Are API’s the New Open Source? - genieyclo
http://www.newcommbiz.com/are-apis-the-new-open-source/
It’s amazing to me the amount of innovation brought on by comapnies opening API’s for developers to tap into. Everything from allowing 3rd party applications to run within your site to API’s that let developers pull all your data and do cool things with it.<p>It reminds me of the whole Open Source movement, but better. I love Open Source. I use it everyday in my life but if I had to choose between getting a companies source code versus getting that companies data? I’d choose data any day.
======
makecheck
I think what we see these days is confusion, where APIs are trying to take
over what has traditionally been handled by _protocols_ and _file formats_.

I prefer that APIs actually _do_ things, such as calculations, or composite
actions that would be awkward to perform individually. (Yes, APIs _can_ exist
primarily to expose data, too; but I think APIs that do this are wasting time
in unnecessary encapsulation; all they really need to do is something simple,
like returning the URL of data in a certain format.)

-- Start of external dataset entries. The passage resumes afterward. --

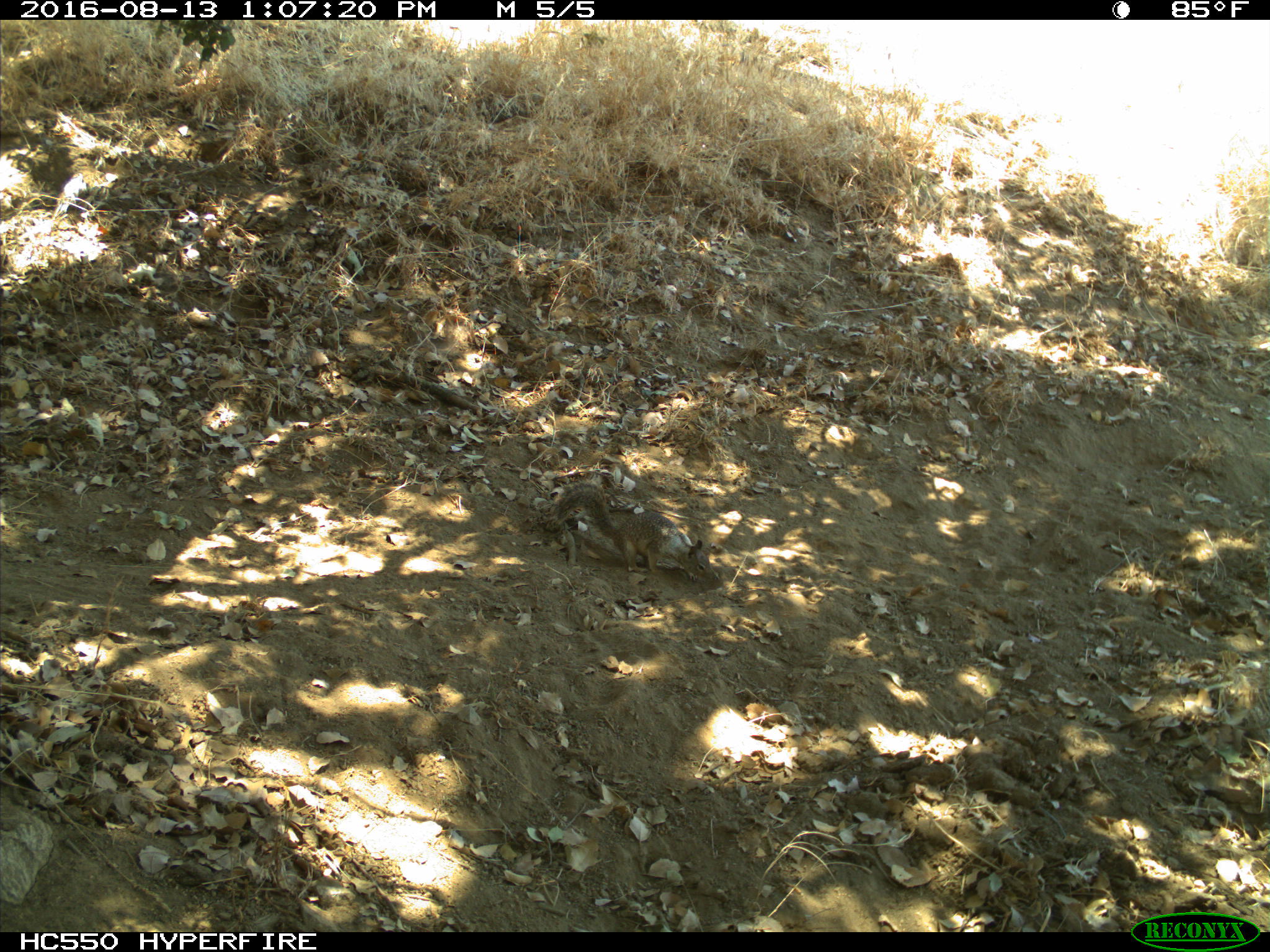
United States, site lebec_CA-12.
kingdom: Animalia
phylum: Chordata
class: Mammalia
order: Rodentia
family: Sciuridae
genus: Otospermophilus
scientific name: Otospermophilus beecheyi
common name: california ground squirrel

If I am looking for only data, it should have a (preferably popular) format,
optionally with a protocol to access it using whatever network and/or
database. This opens you up to multiple implementations, too: so if it turns
out that Social Networking Site Du Jour's API isn't _actually_ the most
efficient way to do X, you might find an alternative Y that is better, but
_could use the same data_.

APIs are also not good for data for the same reason that APIs can be a problem
for code: instability. You can't be sure what languages will remain supported,
and when things will change. You have to wait for an API to do X, even if it
might have been possible given the "raw" data. And ultimately, a company could
go out of business and leave your API unusable, whereas actual data can be
copied to avoid this, and cached for performance.

------
WeslyMichel
I agree. From a startup standpoint we are able to decrease a lot of expenses
by simply utilizing public API's. The advantages of open source code for
companies meant that you didn't have to go out and purchase software. We are
seeing the same thing with API's. The only problem I see with this trend is
the dependency of those API's. With open source software such as PHP & MYSQL
once I have it installed, I own it, where API's are real time dependency i.e
twitter going down, will cause twitter dependent applications to go down as
well. As as a developer myself the value proposition is that the data is also
available with the API.